La conséquence pratique : ne promettez pas un scénario par capillaire si le matériel ne remonte qu'un signal collectif. La matrice relie des zones d'activation à des équipements asservis ; si le réseau ne sait pas dire d'où vient la fumée, la zone d'activation correspond à tout le périmètre couvert, et le scénario doit être écrit pour ce périmètre.

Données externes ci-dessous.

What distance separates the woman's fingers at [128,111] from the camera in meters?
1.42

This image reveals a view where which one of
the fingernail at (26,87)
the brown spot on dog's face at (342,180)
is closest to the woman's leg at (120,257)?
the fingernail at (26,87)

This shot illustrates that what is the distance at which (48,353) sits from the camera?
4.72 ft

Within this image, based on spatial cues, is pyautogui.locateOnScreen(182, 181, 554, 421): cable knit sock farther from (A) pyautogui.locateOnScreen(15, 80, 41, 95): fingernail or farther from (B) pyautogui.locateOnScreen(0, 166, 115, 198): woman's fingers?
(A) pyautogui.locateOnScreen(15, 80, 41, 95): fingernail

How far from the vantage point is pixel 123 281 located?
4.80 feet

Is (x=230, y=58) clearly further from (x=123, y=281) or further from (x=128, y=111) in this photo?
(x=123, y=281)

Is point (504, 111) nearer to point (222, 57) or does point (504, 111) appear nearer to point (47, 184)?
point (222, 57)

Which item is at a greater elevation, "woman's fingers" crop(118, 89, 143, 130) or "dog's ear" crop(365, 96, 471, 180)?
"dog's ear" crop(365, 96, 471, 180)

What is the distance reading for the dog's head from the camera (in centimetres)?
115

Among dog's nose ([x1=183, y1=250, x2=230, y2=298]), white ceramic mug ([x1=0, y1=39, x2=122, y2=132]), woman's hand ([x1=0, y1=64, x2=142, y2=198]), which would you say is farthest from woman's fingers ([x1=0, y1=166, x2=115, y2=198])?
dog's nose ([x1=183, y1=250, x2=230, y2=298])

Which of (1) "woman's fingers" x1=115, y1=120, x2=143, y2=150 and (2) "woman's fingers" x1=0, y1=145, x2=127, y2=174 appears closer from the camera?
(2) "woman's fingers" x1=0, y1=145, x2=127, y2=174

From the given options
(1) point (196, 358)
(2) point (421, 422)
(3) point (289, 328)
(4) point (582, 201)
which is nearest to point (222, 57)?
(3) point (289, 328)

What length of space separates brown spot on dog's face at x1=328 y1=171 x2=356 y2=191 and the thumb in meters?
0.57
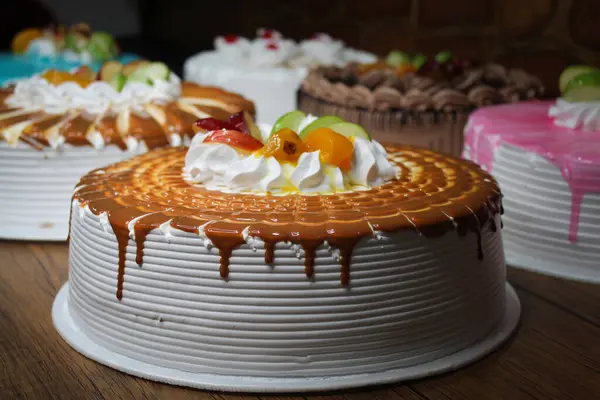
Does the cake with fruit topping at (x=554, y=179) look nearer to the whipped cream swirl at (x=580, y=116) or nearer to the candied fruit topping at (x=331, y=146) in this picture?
the whipped cream swirl at (x=580, y=116)

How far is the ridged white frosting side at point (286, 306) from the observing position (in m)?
1.72

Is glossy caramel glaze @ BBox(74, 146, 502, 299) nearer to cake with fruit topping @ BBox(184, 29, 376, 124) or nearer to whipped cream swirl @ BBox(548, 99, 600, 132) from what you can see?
whipped cream swirl @ BBox(548, 99, 600, 132)

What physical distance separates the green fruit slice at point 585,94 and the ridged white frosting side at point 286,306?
3.60ft

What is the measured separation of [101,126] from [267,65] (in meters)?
1.75

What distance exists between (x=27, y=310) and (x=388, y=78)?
1.93 meters

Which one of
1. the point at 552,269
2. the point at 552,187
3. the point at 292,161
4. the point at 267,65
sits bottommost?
the point at 552,269

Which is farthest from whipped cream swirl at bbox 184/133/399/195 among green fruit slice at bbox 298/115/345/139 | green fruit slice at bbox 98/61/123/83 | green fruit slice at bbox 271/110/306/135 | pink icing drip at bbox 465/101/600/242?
green fruit slice at bbox 98/61/123/83

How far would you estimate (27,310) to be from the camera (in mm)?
2217

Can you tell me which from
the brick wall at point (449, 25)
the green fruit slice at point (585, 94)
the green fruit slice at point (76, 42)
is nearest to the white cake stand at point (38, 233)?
the green fruit slice at point (585, 94)

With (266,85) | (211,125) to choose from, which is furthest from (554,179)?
(266,85)

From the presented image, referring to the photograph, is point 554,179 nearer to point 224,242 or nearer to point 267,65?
point 224,242

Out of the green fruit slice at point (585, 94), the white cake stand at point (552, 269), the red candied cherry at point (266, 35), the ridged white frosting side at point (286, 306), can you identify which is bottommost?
the white cake stand at point (552, 269)

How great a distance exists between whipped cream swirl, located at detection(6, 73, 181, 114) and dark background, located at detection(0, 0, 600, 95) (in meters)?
1.82

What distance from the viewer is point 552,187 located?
8.01ft
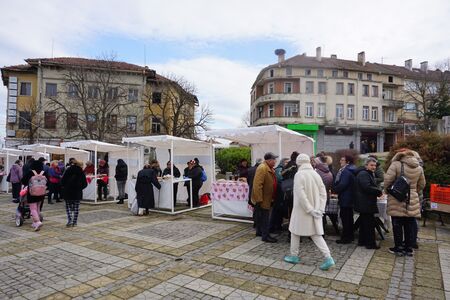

Pour obtenir une granularité fine quand elle est nécessaire :
- découper le périmètre en plusieurs unités ou plusieurs canaux, en le validant avec le fabricant ;
- combiner ASD (détection précoce) et détecteurs ponctuels (localisation et confirmation).
Le cas hybride
Beaucoup d'installations sérieuses combinent les deux :
- ASD pour la détection ultra-précoce dans les zones critiques
- Ponctuels pour la couverture standard et la confirmation d'alarme
Exemple : un datacenter peut avoir 2 ASD (un en faux-plafond, un en faux-plancher) plus des ponctuels en hauteur pour la confirmation visuelle.
Et la maintenance ?
| Tâche | Ponctuel | Aspirant |
|---|---|---|
| Contrôle de fonctionnement | Aérosol par détecteur | Essai du réseau de prélèvement selon la procédure du fabricant |
| Révision / échange | Tous les 6 ans, ou 8 ans avec autosurveillance (SES-DT tableau 12) | 8 ans pour le module ou l'élément de détection installé à la place de détecteurs ponctuels (même tableau) ; le reste de l'unité suit le plan de maintenance, voir ci-dessous |
| Calibration | Automatique | À documenter périodiquement |
Une précision importante sur l'échéance de 6 ou 8 ans : elle porte sur les détecteurs, pas sur une « unité ASD » prise en bloc. Une unité d'aspiration comprend un élément de détection, un groupe moto-ventilateur, un filtre et un réseau de tubes, dont les échéances d'entretien ne sont pas les mêmes et suivent les indications du fabricant ainsi que le plan de maintenance (NEPI 108-15 § 7.3). Transposer mécaniquement « 6 ans » à tout l'ensemble est une erreur de lecture : le filtre se change plus souvent, le réseau se contrôle selon sa procédure propre, et l'élément de détection suit le régime des détecteurs.
Comment sdai.ch représente les ASD
Dans l'éditeur sdai.ch, une unité ASD se représente avec les groupes de détection qui lui sont attribués sur la centrale DI. La matrice permet d'associer un scénario distinct à chaque origine d'alarme que l'installation sait effectivement distinguer : si l'unité ne remonte qu'un signal collectif, l'outil ne crée pas une granularité que le matériel n'a pas.
Ce qu'il faut retenir
- Les détecteurs ponctuels restent la solution par défaut ; l'ASD est une application spéciale au sens de la DPI 20-15 § 3.9.
- Une application spéciale doit être mentionnée et justifiée à l'annonce de l'installation et autorisée par l'autorité de protection incendie.
- La sensibilité se raisonne par classes A, B ou C de la SN EN 54-20, et dépend du dimensionnement réel du réseau de tubes.
- Un ASD ne correspond pas nécessairement à une seule zone : tout dépend de ce que l'unité sait signaler séparément.
- L'échéance de 6 ou 8 ans vise les détecteurs, pas l'unité ASD complète, dont l'entretien suit les indications du fabricant.
Le concept approuvé et l'autorité priment. Le recours à une application spéciale, sa justification et son étendue relèvent du concept de protection incendie et de l'appréciation de l'autorité cantonale de protection incendie.
Vérifié le 11 août 2026. Sources : directive de protection incendie DPI 20-15 « Installations de détection d'incendie », ch. 3.1, 3.2 et 3.9 ; note explicative NEPI 108-15, ch. 7.3 ; norme SN EN 54-20 « Détecteurs de fumée par aspiration » (document payant, non reproduit) ; directive SES SDAI (éd. 01.07.2021) : documentation SES détection et alarme incendie.